普段から隙が多いっちゃ多いけど、こんなに無防備な顔はしないもんな…。
そんなことを考えたら余計意識してしまって、ゆっくり顔を近づけた。
「………さ、ん」
…?
「…よる、…ひとさ……」
……また、あの人か…。
「…なぁ、…どういう関係なんだよ、あさひ…。」
聞こえはしないだろうけど、小さく呟いてみる。
ため息を付いて、窓を見上げた。
朝からずっといたけど、いつの間にか日が暮れようとしていた。
旭にしっかり布団をかけてやってから、そろそろ帰ることにした。
ーーーーガチャ。
日が暮れた1月の空気は、防寒をしていても身にしみる寒さで、肌を撫でる風もヒリヒリと刺すようだった。
アパートの階段を降りかけた時、
「あ……。」
「? …あ、この間の旭クンお友達かい?」
軽く、会釈をする。
「……お出かけされてたんですか?」
「あ、うん。ちょっとね…」
言葉尻が浮ついてる…やっぱ隠してるな。
「旭のケータイから俺に電話したの、貴方ですよね?」
その人は困った様に苦笑いを浮かべた。
俺は、何も連絡無しで此処に来たわけじゃない。
旭からの無言の着信があったからである。
不安に思って、通学の途中から旭の家へと向かうと、そこには熱はあるもののきちんと布団で眠る旭がいた。
良く考えたらおかしいのだ。布団を敷いて寝ることが出来るのに、助けを呼ぶ必要があったのか…。
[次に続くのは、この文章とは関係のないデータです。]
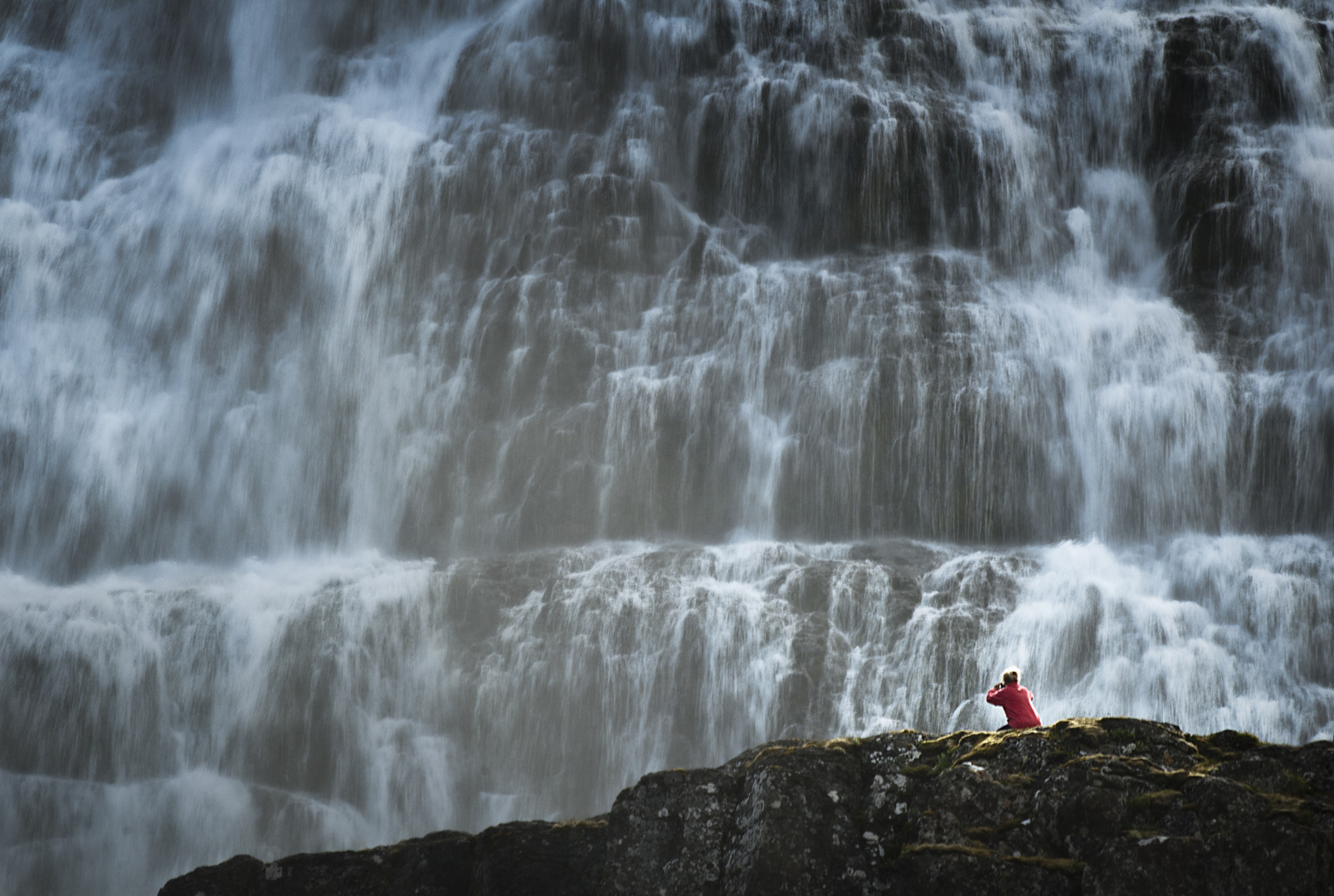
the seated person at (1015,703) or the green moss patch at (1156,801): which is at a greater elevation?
the seated person at (1015,703)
考えられるとしたら、誰かが自分より先に旭の看病をしてくれていた。としか思えない。
「貴方が真っ先に見つけて、旭の看病してくれたんですよね。でも、なんでわざわざこんな…」
「俺は…、旭クン家のただの隣人だからさ。隣の人が勝手に入ってきたなんて気味悪いだろ?…………でも、ごめんね。君にも迷惑かける形になっちゃって。前に旭クンから名前聞いたことがあった君に頼るしかなくてね…。」
本当か………?
そんなただの隣人程度の関係で、夢の中でも名前を呼ぶなんて…いや、ありえないだろ。
「…旭クン、具合良くなったかな?」
すごく不安げな顔で、俺を見つめている。
「? はい。もう大丈夫だと思います。今はぐっすり眠ってますよ」
そう言うと、安堵の表情を浮かべ、
「そっか。」
と、だけ呟いた。
その表情を見て、自分の中での1つの疑いが、確信へと変わった。
ふと、その人がそれじゃ。と言って横切ろうとしたので、袖を掴んで引き止めた。
「あの、旭のこと看ててあげて下さい。あいつ寝てる時、ずっと貴方のこと呼んでました。今のあいつには……貴方が必要なんだと思います。」
そう告げて、アパートをあとにした。
これでいい。今の旭が求めるのは俺じゃない。
"夜人さん"なんだ……。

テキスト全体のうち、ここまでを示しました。